Recently, I had the privilege to see a unique performance of Alban Berg's Chamber Concerto by members of the Chicago Symphony Orchestra, lead by Pierre Boulez, with Daniel Barenboim on piano and Pinchas Zukerman on violin. This concert was special because it re-created a landmark recording of this work by the same ensemble. The other unique thing about this concert: the musical work is only about 30 minutes long, but it was the only piece of the evening. Mr. Boulez and the entire ensemble came out and discussed the work (with examples) for 1 hour, 40 minutes, then took a short intermission, then played the work.

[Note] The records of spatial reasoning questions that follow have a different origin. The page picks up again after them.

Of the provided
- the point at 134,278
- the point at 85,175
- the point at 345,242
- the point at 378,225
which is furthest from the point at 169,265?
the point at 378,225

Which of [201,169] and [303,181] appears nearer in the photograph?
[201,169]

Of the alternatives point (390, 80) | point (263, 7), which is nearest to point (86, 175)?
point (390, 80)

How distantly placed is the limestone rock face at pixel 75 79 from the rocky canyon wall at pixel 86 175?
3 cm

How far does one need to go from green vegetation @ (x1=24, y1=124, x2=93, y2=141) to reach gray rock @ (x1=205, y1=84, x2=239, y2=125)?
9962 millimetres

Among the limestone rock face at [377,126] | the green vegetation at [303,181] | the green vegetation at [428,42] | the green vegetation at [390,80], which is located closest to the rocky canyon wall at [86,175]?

What makes this music so interesting that you can talk about it for 3 times as long as the piece itself? Well, it would take me over an hour to explain! Here are some examples, though. This piece was written in homage to Berg's teacher, Arnold Schonberg, who developed the 12-tone method of composition. The first theme of Berg's work represents Schonberg, Berg, and Anton Webern (another student) with the motif Arnold Schonberg Anton Webern Alban Berg (using the German alphabet). So, the main theme of the work uses the names of the teacher and students. Another example: the second movement is a palindrome: it plays up to the middle (signified by the piano's only involvement in the 2nd movement) the plays in reverse to the end, using different combinations of instruments so that it's not immediately obvious. There are lots of mathematical features in this music: the first two movements have 240 bars each, and the third has 480 bars.


Needless to say, this is a fascinating piece of music, made all the richer if you understand the context of the time in which it was written and all the ideas that went into it. Many people who don't like modern serious music don't have the correct expectations or context. Just as the movie Memento is different than Casablanca, they are both great achievements. The same is true for serious music.